### Your objective:
Reproduce word for word the passage of the news report on HIV in Selebi-Phikwe from "However, the mining" up to and including "percent for men.".

### Document segment:
*-*-*

Mmegi/The Reporter (Gaborone)

28 August 2009

Botswana: HIV On the Rise in Phikwe

Selebi-Phikwe — National Aids Coordinating Agency (NACA) principal youth officer Mokagdi Mantswe says statistics continue to show that HIV/AIDS prevalence in Selebi-Phiwke is still on the increase despite the interventions in place.

Addressing councillors on Wednesday, Mantswe said during the initial Botswana Impact Aids Survey, Chobe District had the highest prevalence rate while Phikwe was second.

However, the mining town shot to the top during the second and third surveys. Currently 27 percent of the town residents are HIV positive. She added that this is a very huge number considering that it includes both the youth and the elderly. Statistics also indicate that women are the mostly affected at 31.2 percent and 21.4 percent for men.

Young girls, aged between 15-19 years, are five times affected compared to their male counterparts, which indicates that girls engage in sexual activities with elderly men. The virus is more prevalent in males aged between 45 and 49 in Phikwe.

Matswe regretted that the trend of HIV/AIDS prevalence puts the town in a bad light. By the end of March this year 65.4 percent of residents had tested and the remainder continue to be a threat. She said that the trend in Botswana in general has indicated that despite HIV programmes and interventions, there is something lacking.

Government spends vast sums of money on prevention initiatives and if no action is taken to change the general outlook towards the disease, then more money will continue to be poured into HIV/AIDS programmes affecting other developments, she added.

The NACA officer noted that through the ARV programmes 47, 000 deaths have been prevented.

She noted that there have been some debates on the issue of HIV/AIDS regarding the consent of age of testing from 21 to 16. Youth also are against the idea of bringing parents along when they go for testing. "Those in boarding schools want to be supplied with condoms at schools but the education policy on the other hand recommends otherwise. There is also no condom supply in prisons." Other issue that have sparked hot debates include whether testing should continue to be voluntary or be made compulsory, accommodation of those with different sexual orientation and whether HIV positive women should be allowed to continue falling pregnant.

*-*-*

(Collection entries)
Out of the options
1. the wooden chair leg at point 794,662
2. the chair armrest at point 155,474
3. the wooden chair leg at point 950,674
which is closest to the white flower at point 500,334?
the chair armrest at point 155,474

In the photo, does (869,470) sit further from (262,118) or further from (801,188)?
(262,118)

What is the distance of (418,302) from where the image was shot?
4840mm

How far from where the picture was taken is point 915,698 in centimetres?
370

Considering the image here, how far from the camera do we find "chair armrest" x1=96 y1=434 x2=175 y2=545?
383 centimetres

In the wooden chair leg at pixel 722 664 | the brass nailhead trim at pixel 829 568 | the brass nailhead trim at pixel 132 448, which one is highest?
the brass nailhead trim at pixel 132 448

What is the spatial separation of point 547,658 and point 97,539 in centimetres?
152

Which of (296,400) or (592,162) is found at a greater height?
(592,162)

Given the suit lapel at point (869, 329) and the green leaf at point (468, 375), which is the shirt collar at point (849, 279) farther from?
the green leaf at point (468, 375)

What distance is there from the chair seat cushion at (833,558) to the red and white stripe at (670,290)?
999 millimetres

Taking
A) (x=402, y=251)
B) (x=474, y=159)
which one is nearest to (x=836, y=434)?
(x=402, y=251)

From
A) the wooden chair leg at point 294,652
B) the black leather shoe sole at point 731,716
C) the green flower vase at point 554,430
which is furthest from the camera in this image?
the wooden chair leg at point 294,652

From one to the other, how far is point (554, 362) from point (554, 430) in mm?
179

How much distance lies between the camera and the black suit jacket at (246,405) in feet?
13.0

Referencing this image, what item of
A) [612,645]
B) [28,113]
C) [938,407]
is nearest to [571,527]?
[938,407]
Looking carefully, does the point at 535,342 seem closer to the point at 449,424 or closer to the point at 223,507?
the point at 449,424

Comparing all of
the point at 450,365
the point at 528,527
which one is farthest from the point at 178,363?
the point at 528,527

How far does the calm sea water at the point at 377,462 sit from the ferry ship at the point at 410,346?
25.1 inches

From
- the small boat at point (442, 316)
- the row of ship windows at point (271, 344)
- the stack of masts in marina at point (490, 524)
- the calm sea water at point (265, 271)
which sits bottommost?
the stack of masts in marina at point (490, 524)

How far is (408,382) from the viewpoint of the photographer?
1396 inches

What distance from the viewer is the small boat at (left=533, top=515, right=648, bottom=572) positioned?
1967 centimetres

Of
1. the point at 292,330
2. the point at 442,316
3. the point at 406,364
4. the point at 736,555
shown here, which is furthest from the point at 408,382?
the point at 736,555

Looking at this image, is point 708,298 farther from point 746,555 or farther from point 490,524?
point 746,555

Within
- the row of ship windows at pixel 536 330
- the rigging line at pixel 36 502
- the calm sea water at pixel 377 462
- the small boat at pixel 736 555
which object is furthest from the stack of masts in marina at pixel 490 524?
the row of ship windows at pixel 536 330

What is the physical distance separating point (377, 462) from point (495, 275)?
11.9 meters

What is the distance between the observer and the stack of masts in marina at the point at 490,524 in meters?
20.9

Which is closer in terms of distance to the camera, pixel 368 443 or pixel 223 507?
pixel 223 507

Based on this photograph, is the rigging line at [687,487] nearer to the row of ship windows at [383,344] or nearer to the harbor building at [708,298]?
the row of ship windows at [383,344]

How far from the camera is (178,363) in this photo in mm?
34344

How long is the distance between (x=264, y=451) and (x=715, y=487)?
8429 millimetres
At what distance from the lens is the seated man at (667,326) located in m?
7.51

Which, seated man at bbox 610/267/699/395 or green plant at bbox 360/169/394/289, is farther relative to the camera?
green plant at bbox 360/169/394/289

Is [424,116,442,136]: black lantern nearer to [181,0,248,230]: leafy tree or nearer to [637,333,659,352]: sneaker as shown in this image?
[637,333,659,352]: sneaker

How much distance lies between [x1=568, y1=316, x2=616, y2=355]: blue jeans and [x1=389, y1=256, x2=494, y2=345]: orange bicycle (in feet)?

*-*-*

### Written response:
However, the mining town shot to the top during the second and third surveys. Currently 27 percent of the town residents are HIV positive. She added that this is a very huge number considering that it includes both the youth and the elderly. Statistics also indicate that women are the mostly affected at 31.2 percent and 21.4 percent for men.